Date: Mon, 8 Jan 2018 11:02:51 +0100
From: Andrea Arcangeli <aarcange@redhat.com>
To: Thomas Gleixner <tglx@linutronix.de>
Cc: Alexei Starovoitov <alexei.starovoitov@gmail.com>,
        Dan Williams <dan.j.williams@intel.com>,
        Alan Cox <gnomes@lxorguk.ukuu.org.uk>,
        Linus Torvalds <torvalds@linux-foundation.org>,
        Linux Kernel Mailing List <linux-kernel@vger.kernel.org>,
        linux-arch@vger.kernel.org, Andi Kleen <ak@linux.intel.com>,
        Arnd Bergmann <arnd@arndb.de>,
        Greg Kroah-Hartman <gregkh@linuxfoundation.org>,
        Peter Zijlstra <peterz@infradead.org>,
        Netdev <netdev@vger.kernel.org>, Ingo Molnar <mingo@redhat.com>,
        "H. Peter Anvin" <hpa@zytor.com>
Subject: Re: [PATCH 06/18] x86, barrier: stop speculation for failed access_ok
Message-ID: <20180108100251.GJ25546@redhat.com>
References: <151520099201.32271.4677179499894422956.stgit@dwillia2-desk3.amr.corp.intel.com>
 <151520102670.32271.8447983009852138826.stgit@dwillia2-desk3.amr.corp.intel.com>
 <CA+55aFzeCHgAtz4vCR9YaUxkuesCNEht56dKJmpytx2A-JmJkg@mail.gmail.com>
 <20180106123242.77f4d860@alans-desktop>
 <20180106181331.mmrqwwbu2jcjj2si@ast-mbp>
 <CAPcyv4jqKmnkL1CfHVccHvocmSD4PamqOy4bPsO1789D+107FQ@mail.gmail.com>
 <20180106183937.vkseldf4arkdlkum@ast-mbp>
 <CAPcyv4hyRfPhnnS=aDf=jMMP+-EJM3ojPC0gX9ChawT3vidkJQ@mail.gmail.com>
 <20180106192517.ykvlcq4564cqy4u6@ast-mbp>
 <alpine.DEB.2.20.1801062038510.2376@nanos>
MIME-Version: 1.0
Content-Type: text/plain; charset=us-ascii
Content-Disposition: inline
In-Reply-To: <alpine.DEB.2.20.1801062038510.2376@nanos>
User-Agent: Mutt/1.9.2 (2017-12-15)
Sender: linux-kernel-owner@vger.kernel.org

On Sat, Jan 06, 2018 at 08:41:34PM +0100, Thomas Gleixner wrote:
> optimized argumentation.
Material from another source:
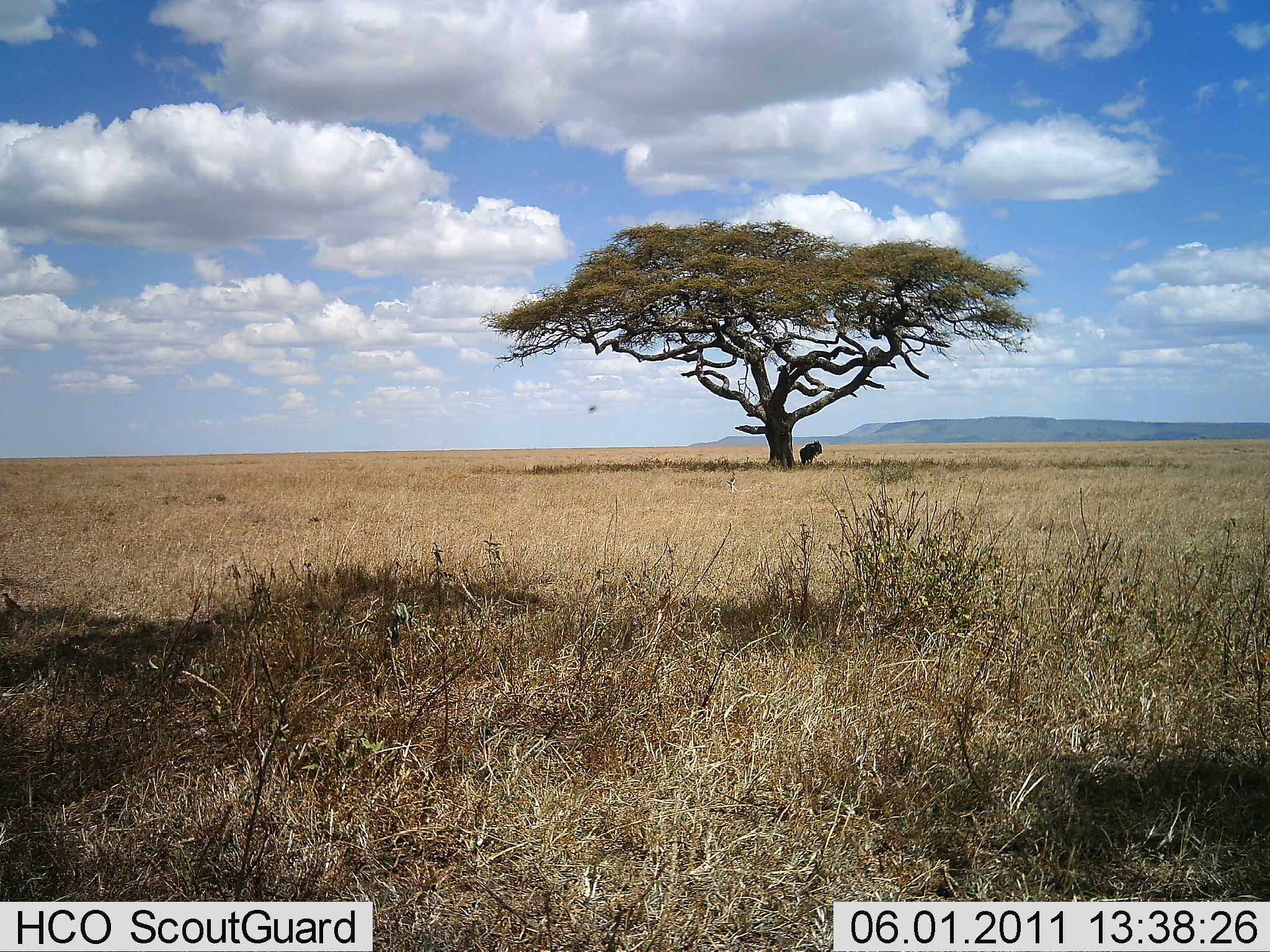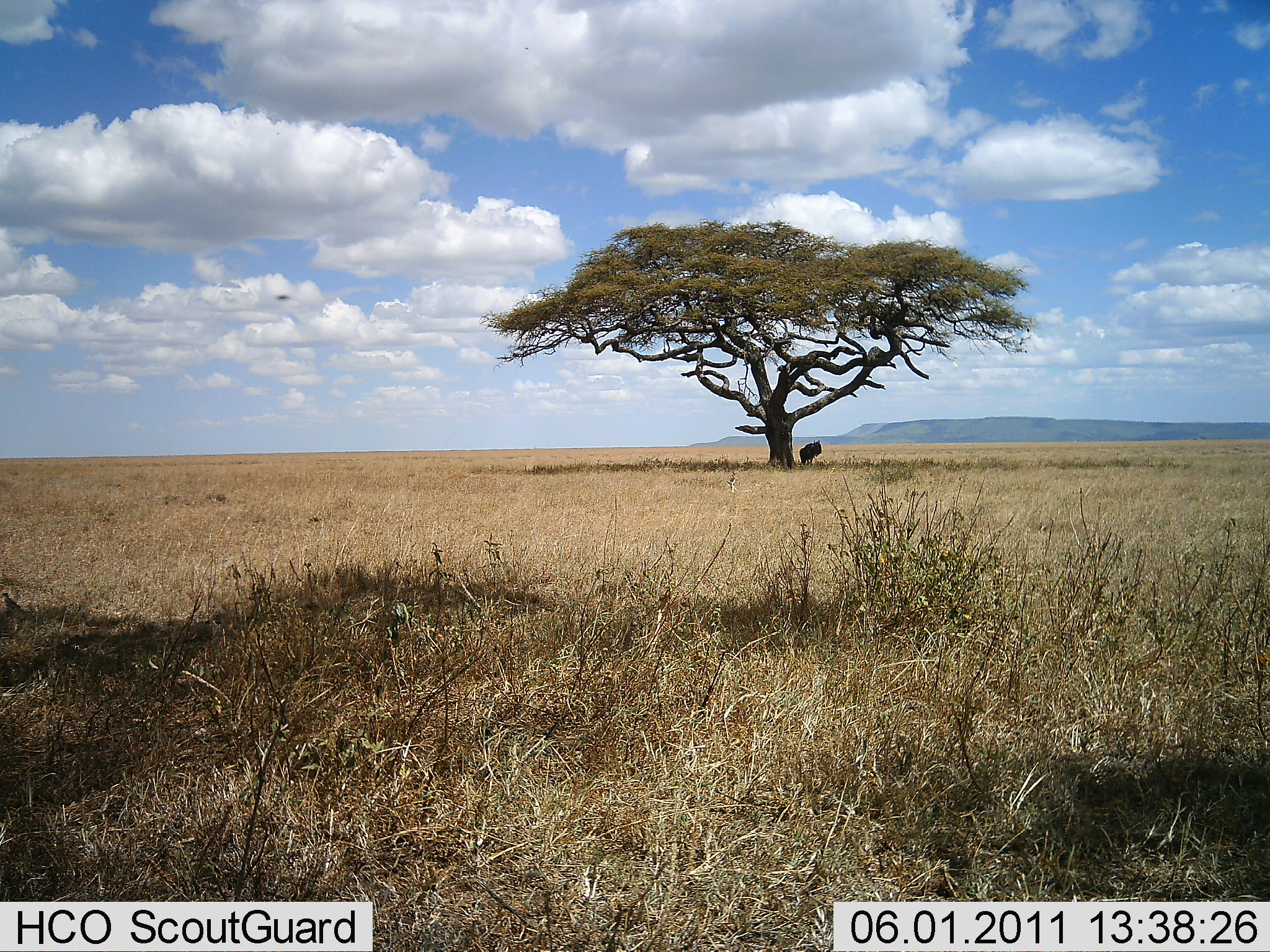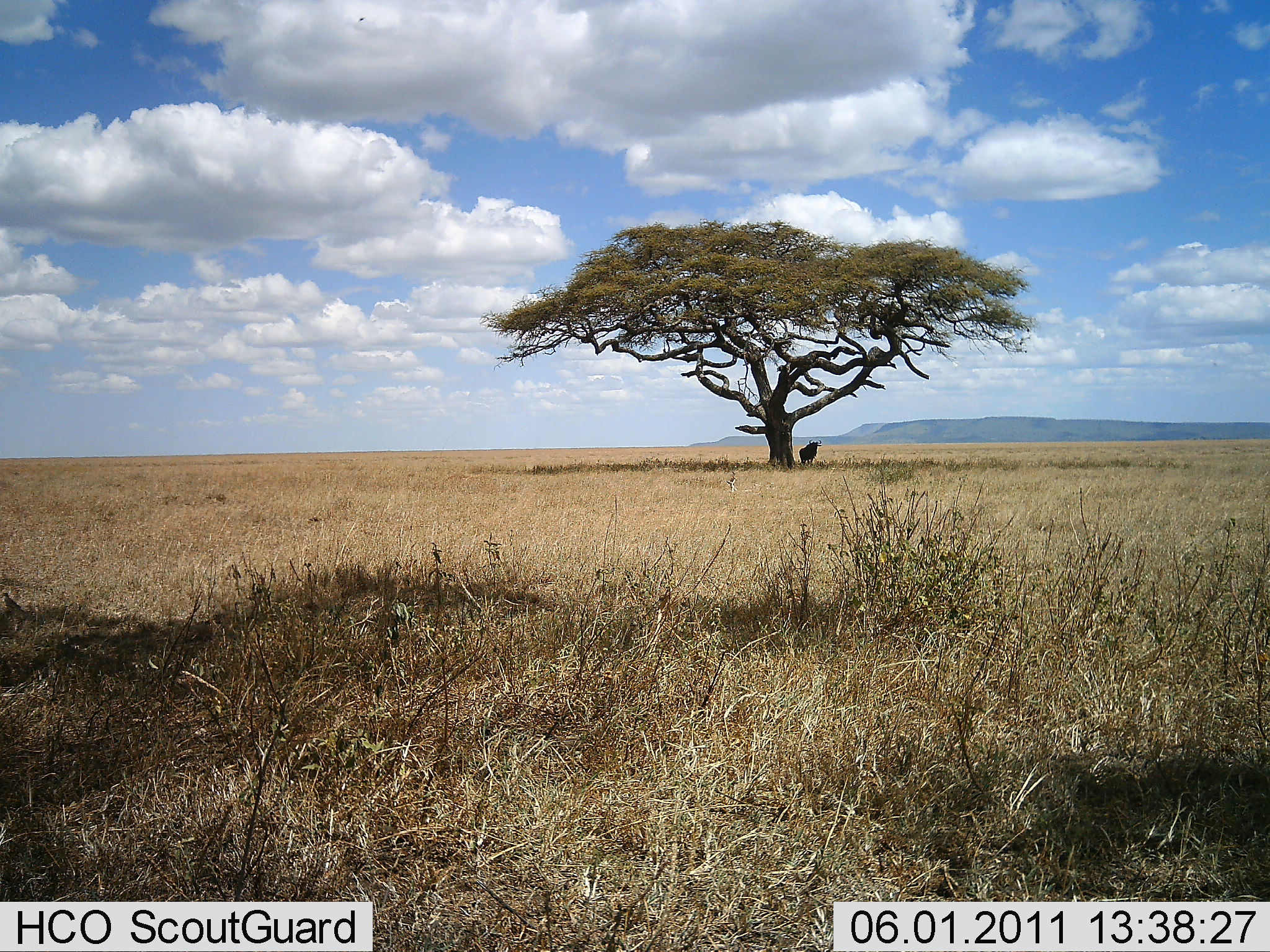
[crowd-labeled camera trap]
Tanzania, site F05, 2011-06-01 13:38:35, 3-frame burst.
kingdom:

We need to make sure that we have a solution which
> kills the problem safely and then take it from there. Correctness first,
> optimization later is the rule for this. Better safe than sorry.

Agreed, assuming the objective here is to achieve a complete spectre
fix fast.

Also note there's a whole set of stuff to do in addition of IBRS:
IBPB, stuff_RSB() and the register hygiene in kernel entry points and
vmexists, that alters the whole syscall stackframe to be able to clear
callee saved registers.

That register hygiene was one of the most tedious pieces to get right
along with the PTI "rep movsb" (no C) stack trampoline that never
calls into C code with zero stack available because it's very bad to
do so, consdering C is free to use some stack for register spillage.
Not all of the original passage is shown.